Origins of Lungu people
The Tafuna Dynasty together with that of Mukupa Kaoma and the Tabwa chiefly dynasties belong to the matrilineal Zimba (leopard) clan. The commoners under Tafuna, however, are patrilineal and have close affinities with the Mambwe, whereas the Malaila Lungu of Mukupa Kaoma are all matrilineal and have far more in common with the Bemba.
The two main groups of Lungu have been distinct and separate throughout their brief remembered histories and there is no record of their collaborating in any common effort against the Bemba. An early British official once remarked “the Malaila Alungu are for all practical purposes Awemba, Tafuna’s Lungu are sometimes referred to as Mambwe or Mambwe-Lungu”.
According to Sinyangwe, family the Lungu royal line of Chief Tafuna came from a land called Uzao, on the west of Lake Tanganyika in what is now eastern DR Congo.
The people of this land were known as the Azao, led by a Chief Tandwe Lesa. They came as a group led by three royal women of the Azimba clan.[3] Mukulu Kalwa married a Tabwa man to establish their chieftaincy of Nsama while Mukulu Munakile also known as Mukulu Lyanse married among the Malaila to establish the chieftaincy of Mukupa Kaoma and Chitoshi.
The oldest of the sisters, Mukulu Mwenya, settled at Mbete along Lake Tanganyika in the present day Mpulungu District. She went on to marry into the Sinyangwe family, which it seems was the most dominant clan among the Lungu. She had a daughter called Chilombo, who married a man called Chitimbiti (Sikazwe), the two had a son called Ngolwe.
In the late 1800s the Sinyangwe clan experienced a lot of unexplained deaths of which they accused their nephew Ngolwe of bewitching them. They also suspected him of having a sexual relationship with his aunt, the wife of one of his uncles, who was the head of the clan. As custom demanded, he drunk umwavi a deadly poison, so that if he died then he was deemed guilty but if he vomited and survived then he was innocent.

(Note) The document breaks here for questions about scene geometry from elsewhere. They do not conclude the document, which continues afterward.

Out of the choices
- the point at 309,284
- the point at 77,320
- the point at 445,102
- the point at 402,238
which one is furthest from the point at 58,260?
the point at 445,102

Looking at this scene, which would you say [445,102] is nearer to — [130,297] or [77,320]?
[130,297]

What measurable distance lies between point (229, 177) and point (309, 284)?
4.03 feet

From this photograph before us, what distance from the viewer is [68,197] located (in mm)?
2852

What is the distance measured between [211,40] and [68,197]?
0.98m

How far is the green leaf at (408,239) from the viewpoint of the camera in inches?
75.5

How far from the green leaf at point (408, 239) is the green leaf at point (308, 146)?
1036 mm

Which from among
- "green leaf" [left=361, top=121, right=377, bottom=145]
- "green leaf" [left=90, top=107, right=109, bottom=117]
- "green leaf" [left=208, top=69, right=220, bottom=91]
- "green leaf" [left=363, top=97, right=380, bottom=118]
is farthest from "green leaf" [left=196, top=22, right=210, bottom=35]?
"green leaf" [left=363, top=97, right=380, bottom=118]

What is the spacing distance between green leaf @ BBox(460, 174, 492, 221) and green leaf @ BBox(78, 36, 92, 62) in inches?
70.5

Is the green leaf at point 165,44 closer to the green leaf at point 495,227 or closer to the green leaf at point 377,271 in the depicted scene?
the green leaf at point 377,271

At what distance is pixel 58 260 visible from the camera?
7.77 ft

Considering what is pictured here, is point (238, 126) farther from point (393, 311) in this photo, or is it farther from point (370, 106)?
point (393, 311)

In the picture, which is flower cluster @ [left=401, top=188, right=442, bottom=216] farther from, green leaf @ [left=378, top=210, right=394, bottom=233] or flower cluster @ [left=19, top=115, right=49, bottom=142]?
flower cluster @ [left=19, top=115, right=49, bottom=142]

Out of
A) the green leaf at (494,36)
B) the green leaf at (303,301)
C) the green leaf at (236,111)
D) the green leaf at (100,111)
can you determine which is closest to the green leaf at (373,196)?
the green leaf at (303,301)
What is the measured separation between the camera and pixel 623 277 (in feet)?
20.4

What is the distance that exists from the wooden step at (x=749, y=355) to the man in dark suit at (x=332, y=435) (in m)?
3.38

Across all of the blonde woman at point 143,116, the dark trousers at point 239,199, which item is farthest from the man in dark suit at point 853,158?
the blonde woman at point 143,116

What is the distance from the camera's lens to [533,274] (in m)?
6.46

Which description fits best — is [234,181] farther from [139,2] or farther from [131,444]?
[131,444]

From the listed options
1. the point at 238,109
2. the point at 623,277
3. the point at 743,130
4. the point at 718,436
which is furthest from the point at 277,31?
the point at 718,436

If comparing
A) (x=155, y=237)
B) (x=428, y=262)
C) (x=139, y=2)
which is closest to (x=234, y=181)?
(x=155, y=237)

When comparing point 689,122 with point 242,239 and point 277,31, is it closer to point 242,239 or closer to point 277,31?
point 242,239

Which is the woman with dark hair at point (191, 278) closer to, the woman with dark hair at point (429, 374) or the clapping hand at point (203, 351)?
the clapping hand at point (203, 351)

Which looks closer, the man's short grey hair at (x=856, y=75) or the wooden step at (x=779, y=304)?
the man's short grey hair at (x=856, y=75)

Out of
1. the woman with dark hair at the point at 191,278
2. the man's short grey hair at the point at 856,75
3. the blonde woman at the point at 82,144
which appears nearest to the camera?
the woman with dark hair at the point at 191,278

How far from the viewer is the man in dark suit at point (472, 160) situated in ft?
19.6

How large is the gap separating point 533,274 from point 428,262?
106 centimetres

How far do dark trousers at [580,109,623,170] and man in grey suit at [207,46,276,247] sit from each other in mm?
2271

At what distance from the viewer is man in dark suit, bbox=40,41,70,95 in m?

After it was established that they wrongly accused him as he had vomited the poison and survived, as per custom he was to be given anything he demanded. After consulting with his father, he demanded the leadership of the clan and so became the first Chief Tafuna (Tafuna, from the word ukutafuna, to chew or to devour).
In the late 19th century, there was much conflict among the Lungu who nominally accepted Tafuna’s paramountcy. In the 1860s the minor Chief Chungu I, became Tafuna III, but he had difficulty maintaining his position at Isoko, the royal capital and by 1867 he had moved west to settle on the Lifubu river.
Other Lungu Chiefs such as Kasonso, Chitimbwa and Chibwe seem to have been independent of Tafuna III. Soon afterwards, Tafuna III died, but his successor as holder of the Chungu title was more concerned to protect his country in the west against Bemba raiders than to move east and claim the Tafuna title.
Instead in about 1870, another Lungu royal Kakungu, obtained help from Tippu Tip and in the face of local opposition set himself up at Isoko as Tafuna IV.